ASSIGNED TASK: Change "Townhome" to "Condo" in the rows below, and give every row again with nothing else altered. Leave the pictures out of your answer.

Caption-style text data
■ ■ ■ ■

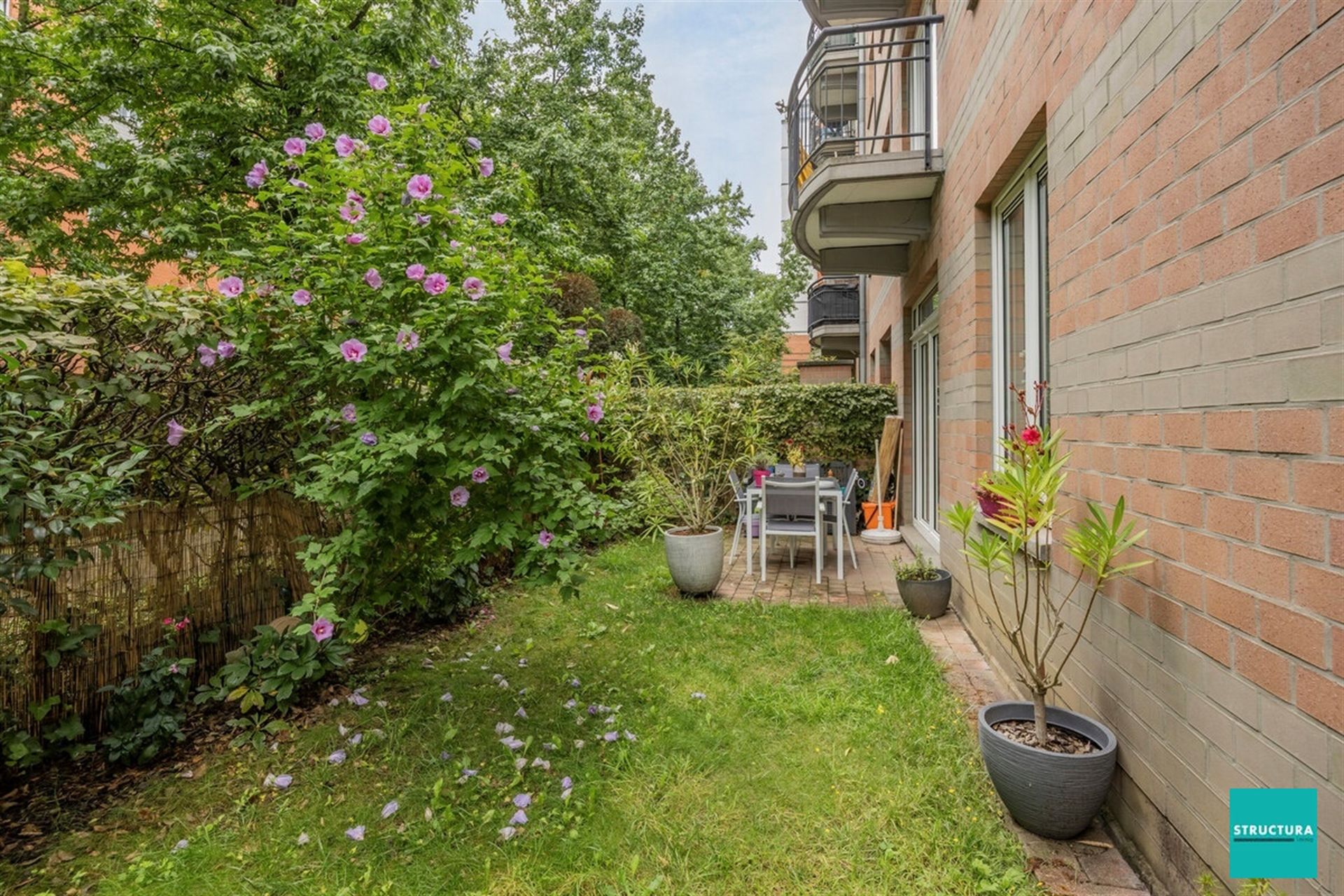 Prachtig gelijkvloersappartement te koop in de “Tuinen de Jette”.    foto {{pictureIndex}}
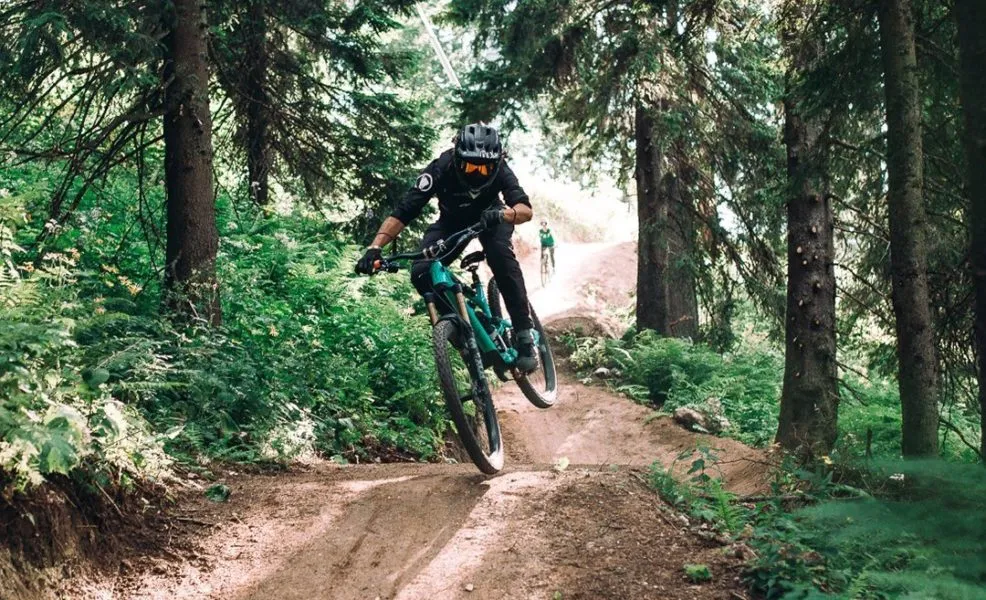 Ciclist pe traseul Flow & Fun din zona Bikepark Postăvaru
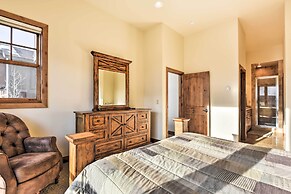 Crested Butte Townhome w/ Views - Steps to Lifts!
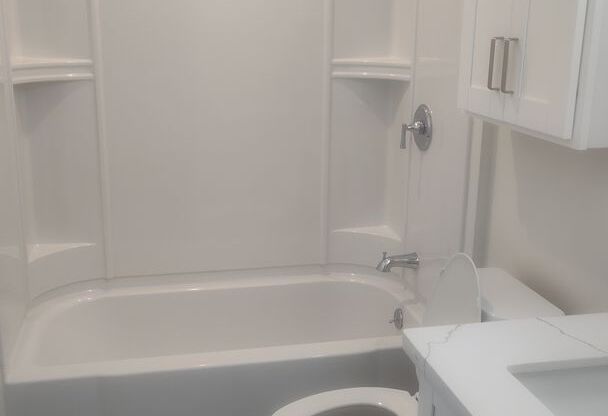 Studio, 1 bath, 239 sqft, $1,740, Unit 204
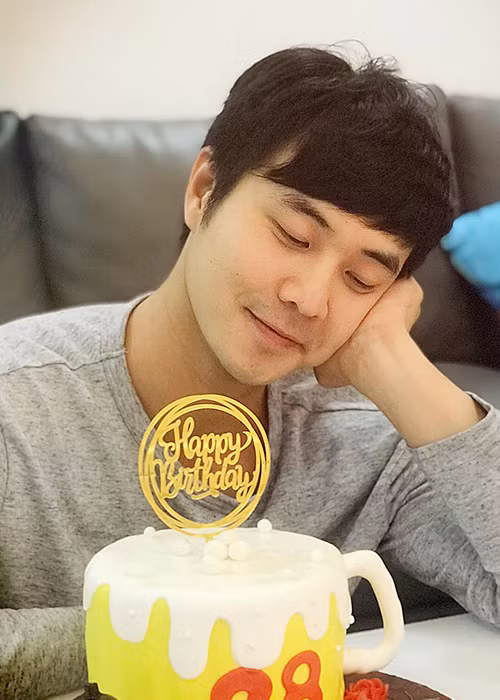 Trong mắt Thùy Linh, chồng sắp cưới hiền lành, nhẹ nhàng, ấm áp, lạc quan và đơn giản. Cả hai luôn vui, cảm thấy được là chính mình, bình yên khi ở bên nhau.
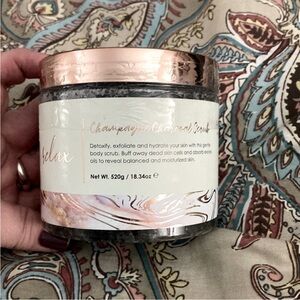 Manna Kadar Champagne Charcoal Scrub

■ ■ ■ ■

ANSWER TO THIS PROBLEM:
 Prachtig gelijkvloersappartement te koop in de “Tuinen de Jette”.    foto {{pictureIndex}}
 Ciclist pe traseul Flow & Fun din zona Bikepark Postăvaru
 Crested Butte Condo w/ Views - Steps to Lifts!
 Studio, 1 bath, 239 sqft, $1,740, Unit 204
 Trong mắt Thùy Linh, chồng sắp cưới hiền lành, nhẹ nhàng, ấm áp, lạc quan và đơn giản. Cả hai luôn vui, cảm thấy được là chính mình, bình yên khi ở bên nhau.
 Manna Kadar Champagne Charcoal Scrub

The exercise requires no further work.